UU Terorisme Perlu Revisi Untuk Tindak Tahap Perencanaan

Oleh Ismira Lutfia Tisnadibrata
2015.06.23
150623_ID_ISMIRA_SIDANG_CHEP_HERNEWAN_700.jpg Lucky Permana, putra pertama Chep Hernawan saat sidang tanggal 20 Mei 2015 di Pengadilan Negeri Cianjur, Jawa Barat.
BeritaBenar

Di update jam 5:32 p.m. ET on 2015-06-23

Undang-Undang Anti Terorisme di Indonesia tidak memungkinkan aparat penegak hukum untuk menindak dan menangkap pihak yang menyatakan dukungan terbuka terhadap paham radikalisme.

Staf ahli Badan Nasional Penanggulangan Terorisme (BNPT) Sri Yunanto mengatakan bahwa Undang-undang Nomor 15 Tahun 2003 Tentang Pemberantasan Tindak Pidana Terorisme masih konservatif.

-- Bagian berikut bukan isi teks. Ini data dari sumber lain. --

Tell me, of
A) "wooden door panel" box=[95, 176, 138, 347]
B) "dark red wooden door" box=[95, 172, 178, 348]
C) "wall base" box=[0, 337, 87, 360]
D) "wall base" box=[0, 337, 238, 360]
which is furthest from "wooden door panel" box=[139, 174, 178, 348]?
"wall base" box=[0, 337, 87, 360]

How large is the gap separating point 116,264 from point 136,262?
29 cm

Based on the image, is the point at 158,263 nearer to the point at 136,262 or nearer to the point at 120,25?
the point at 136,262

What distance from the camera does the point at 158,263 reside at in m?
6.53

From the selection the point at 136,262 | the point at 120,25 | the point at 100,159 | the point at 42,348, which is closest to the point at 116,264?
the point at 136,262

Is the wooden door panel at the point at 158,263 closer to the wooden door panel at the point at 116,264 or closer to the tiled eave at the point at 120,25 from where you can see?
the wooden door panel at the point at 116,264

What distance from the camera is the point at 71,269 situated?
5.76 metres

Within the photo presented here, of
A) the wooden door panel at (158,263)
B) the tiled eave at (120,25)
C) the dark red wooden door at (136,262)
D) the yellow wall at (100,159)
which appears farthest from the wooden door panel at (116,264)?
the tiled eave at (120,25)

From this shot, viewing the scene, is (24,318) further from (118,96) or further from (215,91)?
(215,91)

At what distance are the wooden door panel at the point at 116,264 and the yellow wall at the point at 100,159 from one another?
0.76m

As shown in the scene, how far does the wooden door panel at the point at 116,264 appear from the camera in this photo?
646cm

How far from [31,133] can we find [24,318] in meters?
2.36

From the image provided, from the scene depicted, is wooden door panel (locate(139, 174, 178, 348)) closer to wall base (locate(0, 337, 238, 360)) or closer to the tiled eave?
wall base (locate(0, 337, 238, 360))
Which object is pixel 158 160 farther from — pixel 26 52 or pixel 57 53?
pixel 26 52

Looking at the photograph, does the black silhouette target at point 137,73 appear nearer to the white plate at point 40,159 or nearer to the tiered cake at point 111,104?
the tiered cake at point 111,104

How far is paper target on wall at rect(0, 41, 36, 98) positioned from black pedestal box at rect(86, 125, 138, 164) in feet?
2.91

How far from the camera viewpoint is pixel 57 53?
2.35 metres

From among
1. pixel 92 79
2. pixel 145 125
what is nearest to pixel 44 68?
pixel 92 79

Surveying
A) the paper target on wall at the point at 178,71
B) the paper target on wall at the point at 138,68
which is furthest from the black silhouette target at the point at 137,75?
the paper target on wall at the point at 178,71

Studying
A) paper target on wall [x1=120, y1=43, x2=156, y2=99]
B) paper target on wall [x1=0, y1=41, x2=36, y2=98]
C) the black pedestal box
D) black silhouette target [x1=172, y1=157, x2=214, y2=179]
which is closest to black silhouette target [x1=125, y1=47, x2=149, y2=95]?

UU ini belum bisa digunakan untuk menindak mereka yang menyatakan dukungan secara terbuka terhadap, misalnya, kelompok militan seperti Negara Islam Irak dan Suriah (ISIS).

“Undang-undang itu perlu diamandemen, karena sifatnya lebih pada penindakan setelah ada alat bukti, tapi tidak ada pasal yang bisa menjerat atau mencegah provokasi,” ujar Sri kepada BeritaBenar.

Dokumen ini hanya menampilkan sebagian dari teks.